[Problème à résoudre] Recopiez intégralement et mot pour mot l'extrait qui pleure la mort de la princesse, ci-dessous.

Ô vanité ! ô néant ! ô mortels ignorants de leurs destinées ! L'eût-elle cru, il y a dix mois ? Et vous, messieurs, eussiez-vous
pensé, pendant qu'elle versait tant de larmes en ce lieu, qu'elle
dût si tôt vous y rassembler pour la pleurer elle-même ? Princesse, le digne objet de l'admiration de deux grands royaumes,
n'était-ce pas assez que l'Angleterre pleurât votre absence,
sans être encore réduite à pleurer votre mort ?
Et la France, qui vous revit, avec tant de joie, environnée d'un
nouvel éclat, n'avait-elle plus d'autres pompes et d'autres triomphes
pour vous, au retour de ce voyage fameux, d'où vous aviez remporté
tant de gloire et de si belles espérances ?

[Informations fournies]
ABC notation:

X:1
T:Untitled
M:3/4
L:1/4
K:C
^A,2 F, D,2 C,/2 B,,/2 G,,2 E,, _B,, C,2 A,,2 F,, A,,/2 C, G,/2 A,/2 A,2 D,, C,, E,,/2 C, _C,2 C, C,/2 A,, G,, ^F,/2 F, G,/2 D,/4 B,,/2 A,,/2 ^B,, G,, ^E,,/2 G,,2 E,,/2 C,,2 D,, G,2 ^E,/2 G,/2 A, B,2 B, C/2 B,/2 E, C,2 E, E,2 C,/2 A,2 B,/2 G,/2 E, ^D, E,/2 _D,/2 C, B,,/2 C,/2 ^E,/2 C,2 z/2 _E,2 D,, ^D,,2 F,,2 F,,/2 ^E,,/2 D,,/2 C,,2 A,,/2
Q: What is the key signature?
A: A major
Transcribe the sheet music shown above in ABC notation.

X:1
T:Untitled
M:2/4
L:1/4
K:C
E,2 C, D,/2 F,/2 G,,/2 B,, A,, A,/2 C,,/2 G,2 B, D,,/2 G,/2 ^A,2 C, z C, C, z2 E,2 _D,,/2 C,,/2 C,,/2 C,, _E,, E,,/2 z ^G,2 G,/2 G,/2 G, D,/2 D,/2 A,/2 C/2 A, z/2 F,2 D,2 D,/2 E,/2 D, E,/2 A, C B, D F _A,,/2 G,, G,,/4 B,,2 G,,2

[Réponse attendue]
Ô vanité ! ô néant ! ô mortels ignorants de leurs destinées ! L'eût-elle cru, il y a dix mois ? Et vous, messieurs, eussiez-vous
pensé, pendant qu'elle versait tant de larmes en ce lieu, qu'elle
dût si tôt vous y rassembler pour la pleurer elle-même ? Princesse, le digne objet de l'admiration de deux grands royaumes,
n'était-ce pas assez que l'Angleterre pleurât votre absence,
sans être encore réduite à pleurer votre mort ?
Et la France, qui vous revit, avec tant de joie, environnée d'un
nouvel éclat, n'avait-elle plus d'autres pompes et d'autres triomphes
pour vous, au retour de ce voyage fameux, d'où vous aviez remporté
tant de gloire et de si belles espérances ?